Haitian authorities continued to hold the tapes in mid-August but released the crew’s driver and interpreter, who are both Haitian, from the national penitentiary, Farnsworth said.
The crew was filming at the Port-au-Prince airport on July 31 when airport security police seized them and held them in the Civil Aviation Building. They confiscated three blank videotapes, three tapes containing footage, and two rolls of film. Police then took the three to their hotel, Farnsworth said. Farnsworth said the crew was “just filming a deserted runway.”
Police took the crew’s interpreter and driver to the 22nd Army Company Headquarters and later took them to the national penitentiary, Farnsworth said.
Farnsworth, Knoop and Kibben went to the Ministry of Information two days later to get their interpreter and driver released. When they gave authorities their press credentials, the authorities did not return them, Farnsworth said.
Haitian police came to the crew’s hotel August 3 and took their passports. The next day, police returned to the hotel and loaded the three into a pickup truck, Farnsworth said.
Police drove the three to a police station in the middle of town, but the three refused to enter the station. “We were afraid if we went in, we’d never come out,” Farnsworth said. Police fingerprinted the three in the truck.
Police then drove them to the Dominican Republic border and dropped them off, Farnsworth said.
The three suffered no physical harm, Farnsworth said, but it was “scary” at the police station. A paramilitary group of men outside the station yelled at the crew and took away the piece of cardboard Farnsworth was trying to sit on, she said.

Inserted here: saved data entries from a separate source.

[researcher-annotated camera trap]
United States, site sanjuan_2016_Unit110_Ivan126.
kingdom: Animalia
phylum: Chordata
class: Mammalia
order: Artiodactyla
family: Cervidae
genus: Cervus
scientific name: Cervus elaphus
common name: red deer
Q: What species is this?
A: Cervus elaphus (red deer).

The police gave no reason for seizing the crew, Farnsworth said. “We were never allowed to confront anyone about what we had done,” she said.
Police seized the crew to “intimidate the foreign press, to send a message to Haitians who work with the press, and to tell the Haitian press they meant business,” Farnsworth said.

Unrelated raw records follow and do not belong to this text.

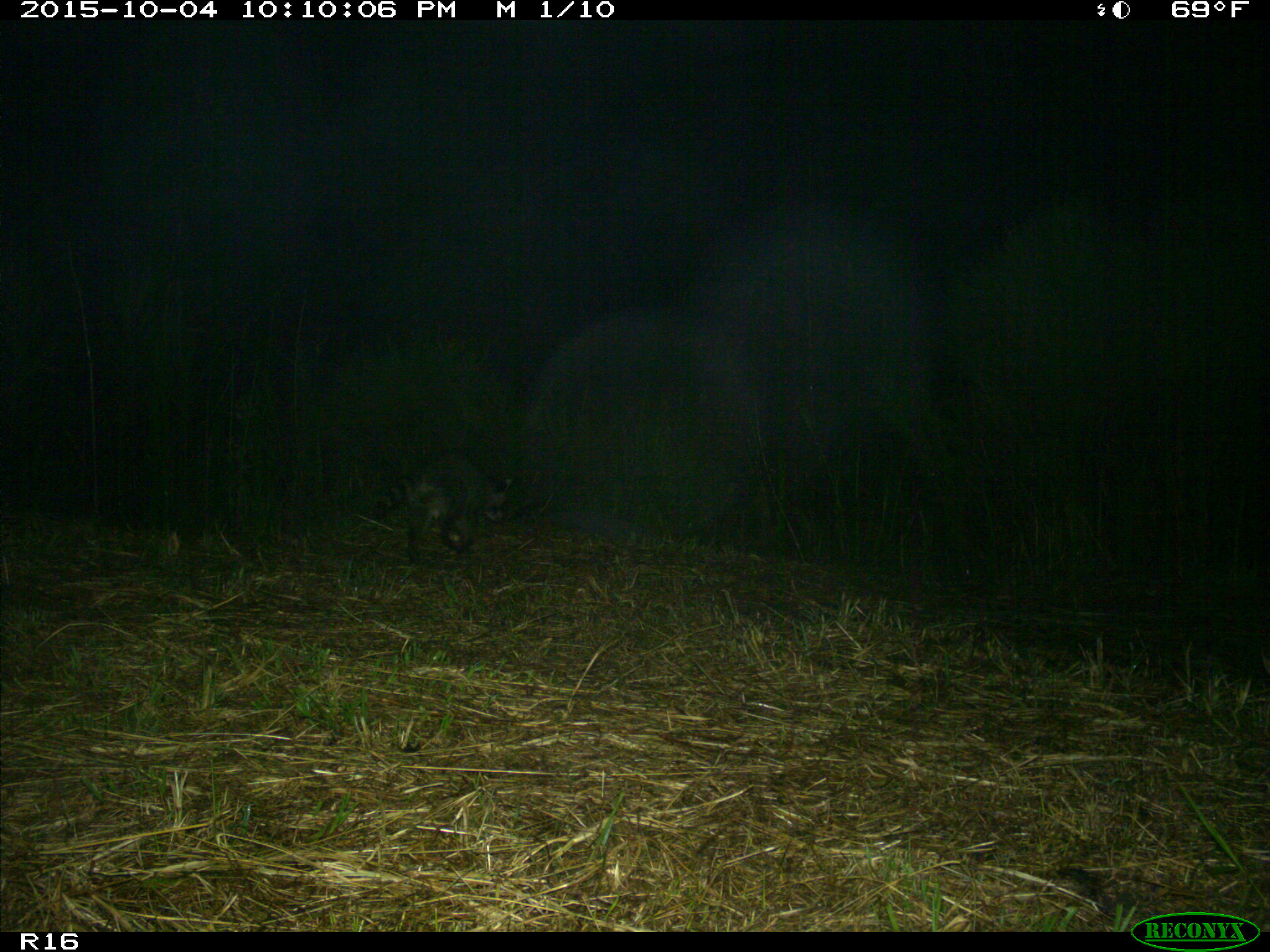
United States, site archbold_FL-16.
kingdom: Animalia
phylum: Chordata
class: Mammalia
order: Carnivora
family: Procyonidae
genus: Procyon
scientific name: Procyon lotor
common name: common raccoon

In a letter to Lt. General Raoul Cedras and President Emile Jonassaint, Al Vecchione, president of MacNeil/Lehrer Productions, protested the crew’s treatment. The crew was “only trying to report accurately and fairly events taking place in your country,” Vecchione wrote.
The Inter American Press Association also sent a letter of protest. “Violence against the media represents the most extreme form of censorship and violation of the right to freedom of the press and expression,” wrote Eduardo Ulibarri, president of the IAPA’s Committee on Freedom of the Press and Information.